Clue 2:  this feels exactly like novacaine numbness**.   The –caines work by blocking the sodium channel, which prevents the sensory nerve from firing.  It’s like being a spy without a way to report to the mother country- you might know a lot, but you have no way to tell anyone.  Humans acclimate to extended doses of novacaine (or other drugs) by altering their chemistry.  For example, cocaine causes your brain to release large amounts of dopamine.  Over time, your brain compensates by reducing the number of dopamine receptors.  It seems plausible to me that toxins produced by the bacteria could have altered the environment the nerve was in enough to cause it to adapt back.  Hypothetically, if they raised the sodium concentration high enough, my reporting nerves may have upped the sodium concentration required to get them to care.  This would explain exactly the symptoms I’m seeing, and provides a convenient mechanism for the problem to fix itself- the nerve will notice nothing is going on and adapt to its new environment just like it did the old one.  And it is consistent with my dentist’s cartoon description of the issue.

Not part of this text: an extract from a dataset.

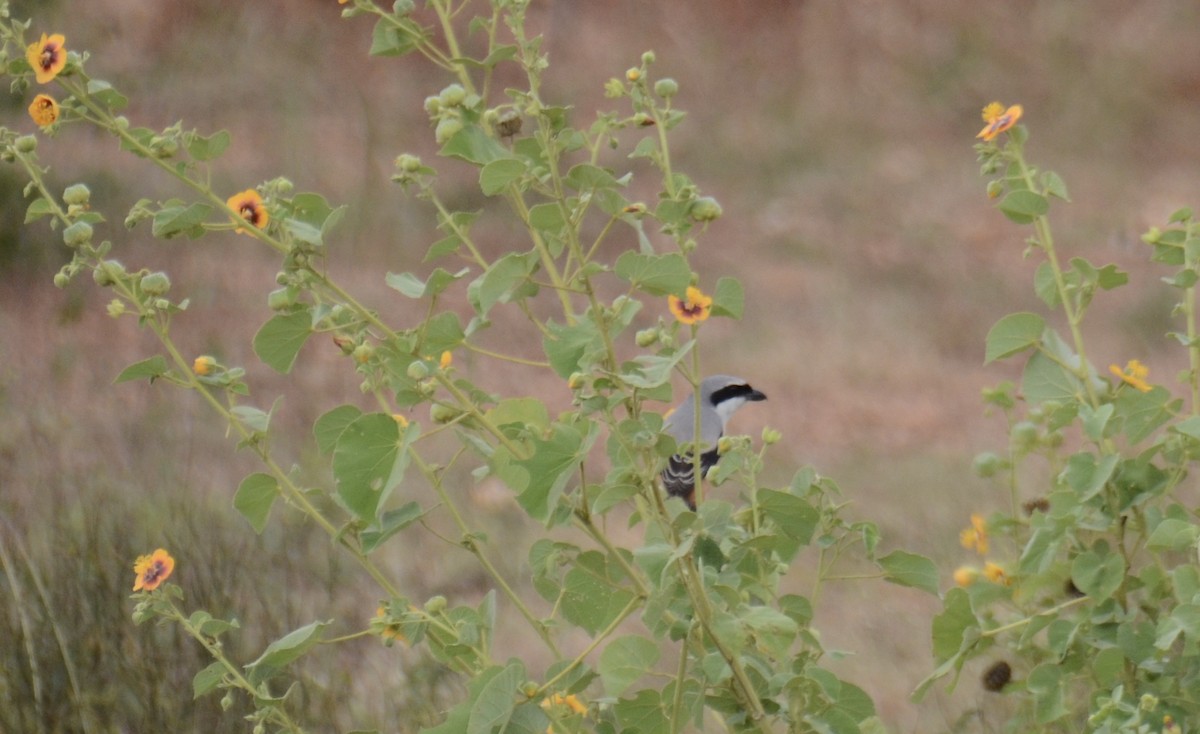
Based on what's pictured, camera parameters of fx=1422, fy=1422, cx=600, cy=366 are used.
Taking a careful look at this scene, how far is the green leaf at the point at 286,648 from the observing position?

Holy shit, I didn’t start checking blogs and playing 2048 until that last paragraph.  Until then I was only writing or researching.  This is amazing.

Of course this is pretty speculative.  I’m not at all confident in the specifics of my explanation.  But honestly regardless of explanation the most helpful thing I can do is give myself an excuse to not freak out, and I’ve done that, so mission accomplished.

 

 

*When I asked about pre-op antibiotics he said “no, because when you use antibiotics the bacteria have babies, and those babies are immune.” Most common antibiotics either work by retarding cell replication, or are effective only against actively dividing organisms. My guesses for what he mean are: “no, I don’t want to create resistant bacteria your immune system can’t reach.  Let’s hold that in reserve” (although I didn’t end up with antibiotics during or after either), or possibly “no, those will kill the actively dividing bacteria but leave colonies of dormant ones that are harder to find on their own.” or if I want to get really speculative “antibiotics do nothing but create resistance if your immune system can’t reach the infection, and your infection is in an area with poor circulation.”  Any of these would be preferable to my dentist believing in Lamarkian evolution.

**Note: novacaine left common use in the US years ago, more effective and less risky equivalents exist.  But while they vary in exact side effect profile and action time, every one I’ve had creates this exact feeling, and they have similar if not identical mechanisms of action, so I’ll go with the name I learned as a child.